> **The records**
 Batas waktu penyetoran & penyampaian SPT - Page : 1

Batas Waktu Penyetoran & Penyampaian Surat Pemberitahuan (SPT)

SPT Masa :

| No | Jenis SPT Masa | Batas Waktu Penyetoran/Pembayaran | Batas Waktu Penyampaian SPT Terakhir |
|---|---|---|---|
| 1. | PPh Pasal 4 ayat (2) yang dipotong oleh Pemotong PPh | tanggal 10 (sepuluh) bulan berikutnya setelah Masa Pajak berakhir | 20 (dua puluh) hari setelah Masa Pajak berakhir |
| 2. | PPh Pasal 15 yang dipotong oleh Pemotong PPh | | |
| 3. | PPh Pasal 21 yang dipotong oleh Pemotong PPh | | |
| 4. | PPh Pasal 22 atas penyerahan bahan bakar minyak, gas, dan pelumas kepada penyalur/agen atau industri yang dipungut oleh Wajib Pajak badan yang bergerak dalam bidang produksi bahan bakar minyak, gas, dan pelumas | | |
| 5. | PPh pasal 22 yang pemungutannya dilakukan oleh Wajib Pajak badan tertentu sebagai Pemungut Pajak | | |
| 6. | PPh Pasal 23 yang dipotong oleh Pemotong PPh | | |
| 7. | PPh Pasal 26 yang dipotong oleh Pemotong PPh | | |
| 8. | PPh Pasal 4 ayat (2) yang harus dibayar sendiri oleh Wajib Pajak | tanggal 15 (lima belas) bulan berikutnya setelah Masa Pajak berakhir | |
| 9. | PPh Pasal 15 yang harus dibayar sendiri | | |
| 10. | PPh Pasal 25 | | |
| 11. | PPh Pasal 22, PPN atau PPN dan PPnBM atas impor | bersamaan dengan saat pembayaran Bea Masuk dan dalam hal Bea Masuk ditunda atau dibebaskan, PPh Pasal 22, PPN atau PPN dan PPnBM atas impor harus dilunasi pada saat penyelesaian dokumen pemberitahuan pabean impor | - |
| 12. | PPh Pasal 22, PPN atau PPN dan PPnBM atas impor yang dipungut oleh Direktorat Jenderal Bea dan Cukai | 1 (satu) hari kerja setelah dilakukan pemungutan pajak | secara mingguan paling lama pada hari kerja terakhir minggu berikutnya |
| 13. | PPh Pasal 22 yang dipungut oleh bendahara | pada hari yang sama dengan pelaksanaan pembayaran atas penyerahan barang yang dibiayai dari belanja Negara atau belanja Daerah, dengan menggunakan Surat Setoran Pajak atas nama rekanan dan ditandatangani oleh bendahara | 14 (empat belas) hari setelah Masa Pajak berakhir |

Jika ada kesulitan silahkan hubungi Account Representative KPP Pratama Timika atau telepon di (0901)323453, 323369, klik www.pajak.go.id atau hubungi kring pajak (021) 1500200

> **Activity**
Through the line that contains "PPh Pasal 21", copy the material above exactly, beginning at its first line and including nothing more.

> **Problem solution**
 Batas waktu penyetoran & penyampaian SPT - Page : 1

Batas Waktu Penyetoran & Penyampaian Surat Pemberitahuan (SPT)

SPT Masa :

| No | Jenis SPT Masa | Batas Waktu Penyetoran/Pembayaran | Batas Waktu Penyampaian SPT Terakhir |
|---|---|---|---|
| 1. | PPh Pasal 4 ayat (2) yang dipotong oleh Pemotong PPh | tanggal 10 (sepuluh) bulan berikutnya setelah Masa Pajak berakhir | 20 (dua puluh) hari setelah Masa Pajak berakhir |
| 2. | PPh Pasal 15 yang dipotong oleh Pemotong PPh | | |
| 3. | PPh Pasal 21 yang dipotong oleh Pemotong PPh | | |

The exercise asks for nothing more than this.